SALTA – El escenario político en Cafayate se ha vuelto cada vez más tenso tras las recientes declaraciones del senador reelecto Sergio Saldaño, quien lanzó duras críticas contra el diputado Patricio Peñalba. Esto generó un clima de confrontación que pone en evidencia las fracturas internas dentro de la dirigencia local.
Durante su discurso de agradecimiento por la reelección, Saldaño no escatimó palabras al referirse al otro representante. “Le voy a pisar los talones para que haga las cosas bien”, afirmó Saldaño en un mensaje directo y desafiante que rápidamente se volvió tema de conversación en los círculos políticos y sociales de Cafayate.
La frase, lejos de ser una expresión simbólica, fue interpretada por muchos como una advertencia pública que expone una rivalidad latente entre dos figuras claves del ámbito legislativo local.

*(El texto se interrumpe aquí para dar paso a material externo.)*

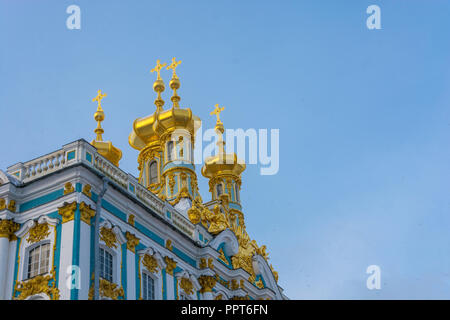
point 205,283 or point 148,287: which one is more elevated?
point 205,283

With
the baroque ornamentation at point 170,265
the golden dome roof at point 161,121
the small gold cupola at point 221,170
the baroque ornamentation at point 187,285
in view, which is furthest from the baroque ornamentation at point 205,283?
the small gold cupola at point 221,170

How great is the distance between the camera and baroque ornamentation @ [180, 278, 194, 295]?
78.1ft

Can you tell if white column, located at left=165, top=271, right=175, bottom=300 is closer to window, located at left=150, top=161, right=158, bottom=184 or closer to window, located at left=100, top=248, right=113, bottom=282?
window, located at left=100, top=248, right=113, bottom=282

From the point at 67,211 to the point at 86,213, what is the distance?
510 millimetres

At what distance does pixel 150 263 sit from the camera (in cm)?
2230

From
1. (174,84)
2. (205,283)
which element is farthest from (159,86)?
(205,283)

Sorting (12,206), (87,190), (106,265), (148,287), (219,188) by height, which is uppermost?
(219,188)

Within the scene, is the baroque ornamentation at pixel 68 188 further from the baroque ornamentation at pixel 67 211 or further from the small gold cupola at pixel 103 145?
the small gold cupola at pixel 103 145

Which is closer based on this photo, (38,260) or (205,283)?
(38,260)

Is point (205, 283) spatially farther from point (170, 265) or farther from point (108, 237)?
point (108, 237)

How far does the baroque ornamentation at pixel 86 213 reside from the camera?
19.6 metres

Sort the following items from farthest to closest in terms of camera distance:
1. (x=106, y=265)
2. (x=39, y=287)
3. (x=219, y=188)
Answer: (x=219, y=188) < (x=106, y=265) < (x=39, y=287)
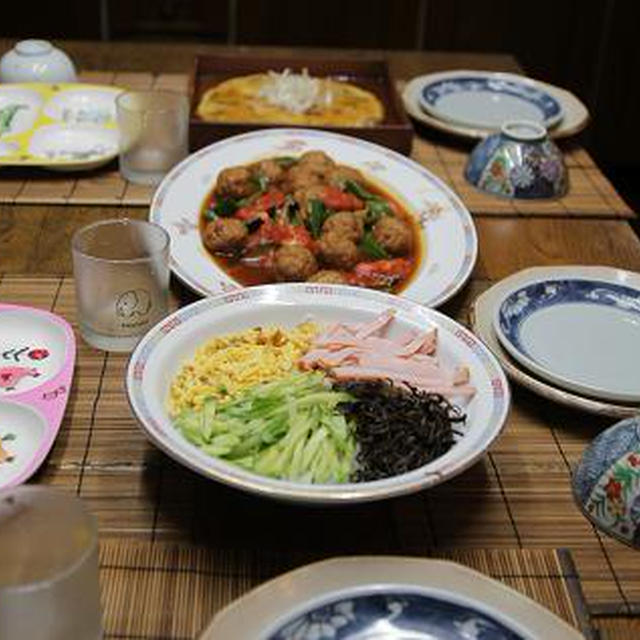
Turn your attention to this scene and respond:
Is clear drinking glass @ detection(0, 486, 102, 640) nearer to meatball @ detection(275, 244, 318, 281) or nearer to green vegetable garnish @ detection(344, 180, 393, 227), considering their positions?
meatball @ detection(275, 244, 318, 281)

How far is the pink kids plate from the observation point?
1271 mm

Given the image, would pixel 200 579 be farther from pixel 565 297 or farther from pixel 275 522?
pixel 565 297

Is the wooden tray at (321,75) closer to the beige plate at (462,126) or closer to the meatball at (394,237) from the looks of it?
the beige plate at (462,126)

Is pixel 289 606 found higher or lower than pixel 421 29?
higher

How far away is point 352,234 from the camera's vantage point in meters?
1.75

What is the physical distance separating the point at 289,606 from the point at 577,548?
15.2 inches

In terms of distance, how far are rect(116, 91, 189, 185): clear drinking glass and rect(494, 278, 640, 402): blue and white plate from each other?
81cm

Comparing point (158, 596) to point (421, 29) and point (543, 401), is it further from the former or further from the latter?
point (421, 29)

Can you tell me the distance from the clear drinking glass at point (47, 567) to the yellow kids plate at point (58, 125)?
3.87 ft

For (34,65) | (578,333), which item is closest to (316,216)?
(578,333)

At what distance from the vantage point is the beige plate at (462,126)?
2.30 meters

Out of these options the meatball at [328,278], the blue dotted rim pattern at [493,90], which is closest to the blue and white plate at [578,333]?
the meatball at [328,278]

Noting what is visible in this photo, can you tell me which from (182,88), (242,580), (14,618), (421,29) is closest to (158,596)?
(242,580)

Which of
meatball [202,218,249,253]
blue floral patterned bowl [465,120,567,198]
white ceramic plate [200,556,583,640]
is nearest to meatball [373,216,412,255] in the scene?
meatball [202,218,249,253]
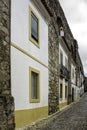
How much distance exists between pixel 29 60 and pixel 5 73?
346cm

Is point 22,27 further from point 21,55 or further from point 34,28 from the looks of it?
point 34,28

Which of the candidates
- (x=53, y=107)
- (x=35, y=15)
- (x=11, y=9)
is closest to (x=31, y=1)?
(x=35, y=15)

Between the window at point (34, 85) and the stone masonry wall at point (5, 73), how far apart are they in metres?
3.46

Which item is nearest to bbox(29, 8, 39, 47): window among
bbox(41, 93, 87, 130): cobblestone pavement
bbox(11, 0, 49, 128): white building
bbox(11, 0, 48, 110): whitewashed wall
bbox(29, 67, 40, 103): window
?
bbox(11, 0, 49, 128): white building

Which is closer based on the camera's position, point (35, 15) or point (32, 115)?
point (32, 115)

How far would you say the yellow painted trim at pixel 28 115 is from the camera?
11125mm

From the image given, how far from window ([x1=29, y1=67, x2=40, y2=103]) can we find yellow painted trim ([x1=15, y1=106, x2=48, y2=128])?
0.48 meters

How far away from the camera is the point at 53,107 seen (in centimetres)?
1962

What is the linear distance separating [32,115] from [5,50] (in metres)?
4.52

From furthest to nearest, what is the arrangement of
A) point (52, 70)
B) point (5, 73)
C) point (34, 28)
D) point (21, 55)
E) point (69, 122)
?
point (52, 70) < point (34, 28) < point (69, 122) < point (21, 55) < point (5, 73)

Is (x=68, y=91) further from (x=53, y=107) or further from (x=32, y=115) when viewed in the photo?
(x=32, y=115)

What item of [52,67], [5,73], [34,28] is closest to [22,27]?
[34,28]

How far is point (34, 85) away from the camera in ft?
47.4

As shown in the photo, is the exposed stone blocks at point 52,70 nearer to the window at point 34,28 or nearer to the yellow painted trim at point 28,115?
the yellow painted trim at point 28,115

La respuesta de Peñalba no tardó en llegar. Este lunes, el diputado expresó: “Es una falta de respeto no valorar el trabajo del otro”. Con estas palabras, el representante de Cafayate busca bajar el tono de la confrontación, pero también marca su postura frente al ataque del senador.
Este tipo de cruces no solo reflejan tensiones internas dentro del espacio político al que ambos pertenecen, sino que también ponen en entredicho la posibilidad de una labor conjunta en beneficio de la comunidad. Las disputas públicas, lejos de fortalecer la democracia tensionan la confianza ciudadana y profundizan la sensación de distanciamiento entre dirigentes y vecinos.
El futuro político de Cafayate dependerá en buena medida de la madurez de sus representantes para superar los enfrentamientos personales y enfocarse en las necesidades urgentes del departamento. Las advertencias y los reproches cruzados pueden ser efectivos para marcar diferencias, pero poco aportan a una construcción política seria y comprometida.